BEGIN Passage to read
5 Gut Instincts You Shouldn’t Ignore – Ajit Patel Sanda Wellness
The quirky urge. A
funny tingle. That little voice in your head.
These are your gut feelings talking. But what are they telling you, and should
you listen? Here’s how to make the most of your own innate wisdom.
Most of us have experienced the sense
of knowing things before we know them, even if we can’t explain how. You
hesitate at a green light and miss getting hit by a speeding truck. You decide
on a whim to break
your no-blind-dates policy and wind up meeting your life partner. You have a
hunch that you should invest in a little online startup and it becomes Google.
If only you could tap into those
insights more often, right?
Turns out you can, especially if you learn to identify which signals to focus
on — whether they’re sweaty palms, a funny feeling
in your stomach, or a sudden and inexplicable certainty that something is up.
END Passage to read
BEGIN Information provided
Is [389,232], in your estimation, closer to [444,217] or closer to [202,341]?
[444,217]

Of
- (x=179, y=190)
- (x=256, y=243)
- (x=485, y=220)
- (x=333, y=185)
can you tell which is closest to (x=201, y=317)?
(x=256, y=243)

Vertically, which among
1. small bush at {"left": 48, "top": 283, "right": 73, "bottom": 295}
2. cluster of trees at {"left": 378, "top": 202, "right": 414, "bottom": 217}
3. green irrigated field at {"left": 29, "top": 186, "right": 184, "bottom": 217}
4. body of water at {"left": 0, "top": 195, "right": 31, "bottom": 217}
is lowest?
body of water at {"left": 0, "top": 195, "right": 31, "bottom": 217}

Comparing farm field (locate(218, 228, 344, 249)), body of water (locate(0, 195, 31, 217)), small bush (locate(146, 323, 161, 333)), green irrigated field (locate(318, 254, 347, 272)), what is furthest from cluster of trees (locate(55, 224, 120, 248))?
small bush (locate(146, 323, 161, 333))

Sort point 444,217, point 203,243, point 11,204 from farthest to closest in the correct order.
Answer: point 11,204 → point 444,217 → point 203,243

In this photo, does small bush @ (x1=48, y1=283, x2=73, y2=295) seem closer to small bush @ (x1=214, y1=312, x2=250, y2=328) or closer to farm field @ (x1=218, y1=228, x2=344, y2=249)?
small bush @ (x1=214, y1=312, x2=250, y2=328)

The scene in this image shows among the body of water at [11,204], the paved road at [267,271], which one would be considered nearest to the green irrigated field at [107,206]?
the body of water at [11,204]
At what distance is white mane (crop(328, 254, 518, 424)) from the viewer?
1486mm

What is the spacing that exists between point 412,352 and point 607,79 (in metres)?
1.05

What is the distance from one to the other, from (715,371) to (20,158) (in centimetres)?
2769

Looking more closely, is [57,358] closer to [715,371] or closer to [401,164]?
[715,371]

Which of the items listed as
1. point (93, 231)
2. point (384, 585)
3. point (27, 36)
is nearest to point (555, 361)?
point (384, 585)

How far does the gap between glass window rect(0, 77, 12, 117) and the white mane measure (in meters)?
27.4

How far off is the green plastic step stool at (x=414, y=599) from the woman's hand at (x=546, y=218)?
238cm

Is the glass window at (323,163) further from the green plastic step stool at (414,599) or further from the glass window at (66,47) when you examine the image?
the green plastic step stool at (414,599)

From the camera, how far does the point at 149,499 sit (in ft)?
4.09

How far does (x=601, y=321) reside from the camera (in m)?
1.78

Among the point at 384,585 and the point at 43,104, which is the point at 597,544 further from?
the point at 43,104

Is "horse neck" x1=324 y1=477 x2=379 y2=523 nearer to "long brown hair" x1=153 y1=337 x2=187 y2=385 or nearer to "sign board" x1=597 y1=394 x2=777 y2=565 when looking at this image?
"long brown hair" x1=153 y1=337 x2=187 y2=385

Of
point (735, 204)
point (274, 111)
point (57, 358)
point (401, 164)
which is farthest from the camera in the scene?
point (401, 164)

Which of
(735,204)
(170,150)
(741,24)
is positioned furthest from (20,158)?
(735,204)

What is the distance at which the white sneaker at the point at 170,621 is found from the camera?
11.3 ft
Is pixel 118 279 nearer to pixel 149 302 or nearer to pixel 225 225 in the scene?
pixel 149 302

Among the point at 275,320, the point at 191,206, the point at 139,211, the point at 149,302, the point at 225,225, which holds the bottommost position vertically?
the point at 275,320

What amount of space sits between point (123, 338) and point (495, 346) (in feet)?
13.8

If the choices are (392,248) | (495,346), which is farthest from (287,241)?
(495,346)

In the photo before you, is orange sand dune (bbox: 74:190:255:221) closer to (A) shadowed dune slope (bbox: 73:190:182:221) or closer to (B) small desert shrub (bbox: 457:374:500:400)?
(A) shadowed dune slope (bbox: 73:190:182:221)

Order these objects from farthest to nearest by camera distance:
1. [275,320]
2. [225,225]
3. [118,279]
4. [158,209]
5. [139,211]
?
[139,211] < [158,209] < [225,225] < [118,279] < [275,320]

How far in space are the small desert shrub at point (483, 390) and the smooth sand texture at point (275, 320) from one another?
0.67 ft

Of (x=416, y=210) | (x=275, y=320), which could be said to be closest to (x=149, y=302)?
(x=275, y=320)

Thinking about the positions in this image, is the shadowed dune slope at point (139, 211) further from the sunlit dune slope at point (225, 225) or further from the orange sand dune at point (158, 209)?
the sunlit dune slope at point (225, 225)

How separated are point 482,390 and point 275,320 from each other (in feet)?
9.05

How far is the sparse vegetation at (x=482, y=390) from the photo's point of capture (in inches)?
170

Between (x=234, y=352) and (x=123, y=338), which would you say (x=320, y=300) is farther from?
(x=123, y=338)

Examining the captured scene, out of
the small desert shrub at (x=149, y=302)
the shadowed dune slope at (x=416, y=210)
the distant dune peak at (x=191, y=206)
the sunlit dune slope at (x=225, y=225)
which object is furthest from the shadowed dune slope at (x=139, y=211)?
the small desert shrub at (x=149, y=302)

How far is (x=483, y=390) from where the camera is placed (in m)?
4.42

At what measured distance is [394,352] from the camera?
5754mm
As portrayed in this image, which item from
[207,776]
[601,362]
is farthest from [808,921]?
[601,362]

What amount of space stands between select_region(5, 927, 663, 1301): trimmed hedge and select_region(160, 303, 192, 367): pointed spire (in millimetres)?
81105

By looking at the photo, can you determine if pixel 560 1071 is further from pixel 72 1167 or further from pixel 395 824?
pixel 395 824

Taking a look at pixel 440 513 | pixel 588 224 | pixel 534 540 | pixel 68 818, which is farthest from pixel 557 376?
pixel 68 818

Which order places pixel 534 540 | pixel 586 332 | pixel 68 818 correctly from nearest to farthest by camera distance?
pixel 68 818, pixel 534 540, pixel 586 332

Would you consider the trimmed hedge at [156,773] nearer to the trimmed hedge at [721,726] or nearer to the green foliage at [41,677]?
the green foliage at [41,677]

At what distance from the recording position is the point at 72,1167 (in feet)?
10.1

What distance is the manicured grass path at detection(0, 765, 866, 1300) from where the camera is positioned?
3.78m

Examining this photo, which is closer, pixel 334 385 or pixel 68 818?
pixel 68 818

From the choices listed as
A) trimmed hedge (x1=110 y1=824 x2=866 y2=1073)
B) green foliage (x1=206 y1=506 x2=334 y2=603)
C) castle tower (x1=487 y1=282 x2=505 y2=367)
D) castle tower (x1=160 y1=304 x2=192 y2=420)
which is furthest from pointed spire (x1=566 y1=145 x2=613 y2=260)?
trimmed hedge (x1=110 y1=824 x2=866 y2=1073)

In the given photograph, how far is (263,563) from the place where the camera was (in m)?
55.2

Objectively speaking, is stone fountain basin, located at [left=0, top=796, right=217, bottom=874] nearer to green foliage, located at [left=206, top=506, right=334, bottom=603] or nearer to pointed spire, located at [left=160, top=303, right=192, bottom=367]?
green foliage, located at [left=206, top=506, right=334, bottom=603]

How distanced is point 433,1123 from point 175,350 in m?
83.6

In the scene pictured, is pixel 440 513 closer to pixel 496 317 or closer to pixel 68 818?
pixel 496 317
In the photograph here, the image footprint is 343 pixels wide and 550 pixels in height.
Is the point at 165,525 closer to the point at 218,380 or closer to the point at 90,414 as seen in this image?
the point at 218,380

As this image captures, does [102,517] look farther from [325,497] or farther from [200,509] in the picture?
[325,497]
END Information provided
Stated goal 1 - In the article on gut instincts, which signals does the text list as ones to focus on?
Stated goal 2 - Decide whether each statement agrees with the article on gut instincts: (a) Hesitating at a green light is given as a way to avoid being hit by a speeding truck. (b) The article says you cannot tap into gut insights more often. (c) The article says people can always explain how they know things beforehand.
Stated goal 3 - Proceed with the article on gut instincts, starting after its last sentence.

Reply 1 - Sweaty palms, a funny feeling in your stomach, or a sudden and inexplicable certainty that something is up.

Reply 2 -
(a) Yes: "You hesitate at a green light and miss getting hit by a speeding truck."
(b) No: "Turns out you can, especially if you learn to identify which signals to focus on."
(c) No: "even if we can’t explain how."

Reply 3 -
According to many researchers, intuition
is far more material than it seems. Hope College social psychologist David
Myers, PhD, explains that the intuitive right brain
is almost always “reading” your surroundings, even when your conscious left brain
is otherwise engaged. The body
can register this information while the conscious mind remains blissfully
unaware of what’s going on.
Another theory suggests you can “feel”
approaching events specifically because of your dopamine neurons. “The jitters
of dopamine help keep track of reality, alerting
us to those subtle patterns that we can’t consciously detect,” Jonah Lehrer,
author of How We Decide (Houghton Mifflin, 2009) notes.
So how do you choose which gut feelings
to trust? Judith Orloff, PhD, a Los Angeles–based intuitive psychiatrist and
author of Second Sight (Three Rivers Press, 2010), suggests
that it’s a matter of “combining the linear mind and
intuition,” and striking the right balance between gut instinct and rational thinking.
Once you’ve noticed an intuitive hit, she says, you can engage your rational
mind to weigh your choices and decide how best
to act on them.
To that end, here are five gut feelings
that Orloff and other experts recommend you pay attention to — and some reasons
why you’ll be glad you did.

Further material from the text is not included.